The motion received a second, and was unanimously approved by the Board of Trustees.
The letter from Mr. Donlan, dated September 9, 2011, set out the Pension Trust Fund's current value and the amount of additional funds required from the City in order to fund the distribution of the accrued benefits with the purchase of eight insured annuities and four lump sum cash payments. Moreover, Mr. Donlan's letter determined the amount of funds required from the City to finance the distribution. Finally, the September 9, 2011, letter set out the costs of a "share plan" allocation.

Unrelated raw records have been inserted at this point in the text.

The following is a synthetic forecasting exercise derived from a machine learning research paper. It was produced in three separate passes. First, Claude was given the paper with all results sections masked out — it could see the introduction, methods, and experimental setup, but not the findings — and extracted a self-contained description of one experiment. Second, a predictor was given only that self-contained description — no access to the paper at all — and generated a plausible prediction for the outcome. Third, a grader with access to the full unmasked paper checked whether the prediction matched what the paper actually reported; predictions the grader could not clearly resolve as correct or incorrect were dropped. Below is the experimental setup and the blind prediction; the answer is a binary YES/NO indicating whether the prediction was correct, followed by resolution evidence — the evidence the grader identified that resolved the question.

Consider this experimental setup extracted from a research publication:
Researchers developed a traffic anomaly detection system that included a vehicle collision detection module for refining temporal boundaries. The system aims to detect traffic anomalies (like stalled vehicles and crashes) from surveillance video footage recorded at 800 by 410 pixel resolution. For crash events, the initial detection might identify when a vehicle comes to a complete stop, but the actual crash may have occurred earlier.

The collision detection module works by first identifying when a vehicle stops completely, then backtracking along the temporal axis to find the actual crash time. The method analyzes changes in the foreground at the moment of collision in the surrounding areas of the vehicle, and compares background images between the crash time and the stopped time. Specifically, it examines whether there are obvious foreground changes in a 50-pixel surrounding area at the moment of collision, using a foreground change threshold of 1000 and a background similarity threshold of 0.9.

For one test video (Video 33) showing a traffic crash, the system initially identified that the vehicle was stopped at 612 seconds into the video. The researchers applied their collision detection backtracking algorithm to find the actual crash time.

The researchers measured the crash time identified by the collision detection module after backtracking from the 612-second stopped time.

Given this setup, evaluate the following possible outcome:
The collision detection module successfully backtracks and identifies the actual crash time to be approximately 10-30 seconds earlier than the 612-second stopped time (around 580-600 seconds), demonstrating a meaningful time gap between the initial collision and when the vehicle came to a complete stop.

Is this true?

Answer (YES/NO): NO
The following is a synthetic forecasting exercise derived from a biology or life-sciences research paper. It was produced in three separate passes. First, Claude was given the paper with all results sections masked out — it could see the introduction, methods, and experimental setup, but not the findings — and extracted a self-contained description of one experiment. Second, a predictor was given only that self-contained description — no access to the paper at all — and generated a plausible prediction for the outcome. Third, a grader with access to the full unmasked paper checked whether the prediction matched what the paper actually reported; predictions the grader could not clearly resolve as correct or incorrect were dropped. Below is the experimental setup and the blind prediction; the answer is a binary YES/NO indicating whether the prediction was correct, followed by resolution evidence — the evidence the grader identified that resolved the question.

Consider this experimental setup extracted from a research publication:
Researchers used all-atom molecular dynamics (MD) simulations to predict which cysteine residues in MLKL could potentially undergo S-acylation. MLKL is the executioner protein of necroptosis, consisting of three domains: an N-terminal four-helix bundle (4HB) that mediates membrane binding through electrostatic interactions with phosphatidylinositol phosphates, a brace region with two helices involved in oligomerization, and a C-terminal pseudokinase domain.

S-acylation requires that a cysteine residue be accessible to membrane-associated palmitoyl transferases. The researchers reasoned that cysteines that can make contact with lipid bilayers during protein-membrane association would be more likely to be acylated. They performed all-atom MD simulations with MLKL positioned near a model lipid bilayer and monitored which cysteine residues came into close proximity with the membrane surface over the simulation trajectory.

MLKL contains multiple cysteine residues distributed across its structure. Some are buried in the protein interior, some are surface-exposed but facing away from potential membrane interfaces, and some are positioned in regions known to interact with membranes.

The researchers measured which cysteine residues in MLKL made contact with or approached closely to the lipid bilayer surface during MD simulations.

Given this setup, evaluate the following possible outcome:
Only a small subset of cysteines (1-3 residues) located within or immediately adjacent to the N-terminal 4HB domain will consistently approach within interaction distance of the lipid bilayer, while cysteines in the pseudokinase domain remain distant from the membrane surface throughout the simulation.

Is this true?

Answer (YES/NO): NO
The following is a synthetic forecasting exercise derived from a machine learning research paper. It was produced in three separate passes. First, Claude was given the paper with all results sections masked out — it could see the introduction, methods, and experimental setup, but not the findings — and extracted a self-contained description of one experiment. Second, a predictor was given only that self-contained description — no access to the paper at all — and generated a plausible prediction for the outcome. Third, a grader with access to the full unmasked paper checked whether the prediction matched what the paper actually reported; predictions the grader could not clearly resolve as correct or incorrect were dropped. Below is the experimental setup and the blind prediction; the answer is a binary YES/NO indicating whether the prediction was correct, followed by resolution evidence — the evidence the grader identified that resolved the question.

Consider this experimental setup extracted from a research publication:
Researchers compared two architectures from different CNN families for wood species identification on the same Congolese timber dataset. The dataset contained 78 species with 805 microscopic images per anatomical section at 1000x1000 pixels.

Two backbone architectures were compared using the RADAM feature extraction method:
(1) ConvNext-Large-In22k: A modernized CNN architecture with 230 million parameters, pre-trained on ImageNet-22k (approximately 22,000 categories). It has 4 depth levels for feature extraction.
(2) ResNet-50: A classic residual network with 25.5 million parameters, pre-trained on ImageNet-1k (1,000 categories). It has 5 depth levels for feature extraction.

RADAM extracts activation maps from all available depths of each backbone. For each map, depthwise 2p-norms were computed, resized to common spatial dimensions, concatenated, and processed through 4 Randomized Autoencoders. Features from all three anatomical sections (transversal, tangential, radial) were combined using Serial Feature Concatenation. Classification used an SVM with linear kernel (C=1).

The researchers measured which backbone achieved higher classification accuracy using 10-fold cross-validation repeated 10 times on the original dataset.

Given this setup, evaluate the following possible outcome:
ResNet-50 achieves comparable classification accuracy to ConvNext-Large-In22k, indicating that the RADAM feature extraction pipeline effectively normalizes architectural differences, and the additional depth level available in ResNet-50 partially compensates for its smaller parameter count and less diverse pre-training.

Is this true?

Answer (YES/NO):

The Board of Trustees' action at the September 9, 2011, meeting, directed the actuary to update the distribution costs using a September 16, 2011, date. The reason for the changed date is that the cost of purchasing annuities varies based on the prevailing interest rates on a particular date. The Board of Trustees chose September 16, 2011, as the date for determining the cost of purchasing the annuities, because the date was the closest date to the City Commission's next scheduled meeting on September 19, 2011.
On September 16, 2011, Mr. Donlan wrote Ms. Sullivan, and provided the City with the market value of the Pension Trust Fund on September 15, 2011, and the costs to fund the distribution of the Pension Trust Fund under two scenarios: 1) the City's "Share Plan or Service Distribution Plan"; and 2) the
accrued benefit plan approved by the Board of Trustees. The letter shows that, at the time, the current value of the Pension Trust Fund was insufficient to distribute the accrued benefits. Consequently, under either option, the City would be required to pay additional funds in order to distribute the accrued benefits.
Mr. Donlan outlined the City's costs under the City's proposed share plan or service distribution plan. Under the City's proposal, eight firefighters would receive lump sum cash payments of their accrued benefits and "service distributions" based on the years of service, and four firefighters would receive insured annuities. Mr. Donlan's letter noted that if the City adopted this proposal, the decision would allow the City to access additional state money to pay for the service distributions. Under the “share plan or service distribution plan,” the City would be required to provide $1,024,786.00 to fund the distribution.
The second cost option outlined by Mr. Donlan detailed the cost of funding the Board of Trustees' decision that eight firefighters receive insured annuities, and four firefighters receive lump sum cash payouts. Unlike the “share plan or service distribution plan,” state money would not be available to pay for the accrued benefit plan.3/ The actuary's letter clearly states that under the accrued benefit plan, the City
would be required to provide $1,265,330.00 to fund the distribution of the Pension Trust Fund.
On September 19, 2011, Mr. Daniel Waters, the Board of Trustees' Secretary, informed the City Commission in writing that the Board of Trustees had met and "accepted a motion concerning the method of payout to the former Belleair Bluffs Firefighters' Pension Members." Further, Mr. Waters informed the City Commission about the costs of the Board's adopted annuity plan, and provided a copy of the actuary's September 16, 2011, letter.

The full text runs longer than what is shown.